→ SET TASK: Turn the rows below into a numbered list with one line per number. Skip the blank lines and leave out the pictures.

→ MATERIAL SHOWN:

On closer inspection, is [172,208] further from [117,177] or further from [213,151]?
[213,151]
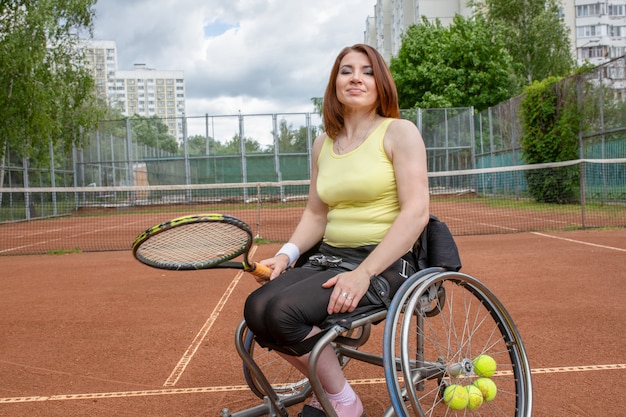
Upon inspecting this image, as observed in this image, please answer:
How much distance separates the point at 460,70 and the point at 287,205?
621 inches

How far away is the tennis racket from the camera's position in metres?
2.27

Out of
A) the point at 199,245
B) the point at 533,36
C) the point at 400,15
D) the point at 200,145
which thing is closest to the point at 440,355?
the point at 199,245

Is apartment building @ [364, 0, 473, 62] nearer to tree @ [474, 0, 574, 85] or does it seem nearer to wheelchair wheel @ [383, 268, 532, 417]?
tree @ [474, 0, 574, 85]

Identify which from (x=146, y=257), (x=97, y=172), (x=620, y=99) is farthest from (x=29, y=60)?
(x=146, y=257)

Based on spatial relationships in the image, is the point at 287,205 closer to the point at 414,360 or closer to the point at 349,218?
the point at 414,360

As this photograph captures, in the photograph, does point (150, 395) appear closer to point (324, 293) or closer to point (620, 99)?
point (324, 293)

→ COMPLETED TASK:
1. On closer inspection, is [172,208] further from [117,177] or further from [213,151]?
2. [213,151]
3. Upon inspecting this image, as observed in this image, please answer:
4. How much distance separates the point at 460,70 and the point at 287,205?
5. 621 inches
6. How far away is the tennis racket from the camera's position in metres?
7. 2.27
8. Out of
9. A) the point at 199,245
10. B) the point at 533,36
11. C) the point at 400,15
12. D) the point at 200,145
13. which thing is closest to the point at 440,355?
14. the point at 199,245
15. Is apartment building @ [364, 0, 473, 62] nearer to tree @ [474, 0, 574, 85] or does it seem nearer to wheelchair wheel @ [383, 268, 532, 417]?
16. tree @ [474, 0, 574, 85]
17. Identify which from (x=146, y=257), (x=97, y=172), (x=620, y=99) is farthest from (x=29, y=60)?
18. (x=146, y=257)
19. Based on spatial relationships in the image, is the point at 287,205 closer to the point at 414,360 or closer to the point at 349,218?
20. the point at 414,360
21. As this photograph captures, in the photograph, does point (150, 395) appear closer to point (324, 293) or closer to point (620, 99)?
22. point (324, 293)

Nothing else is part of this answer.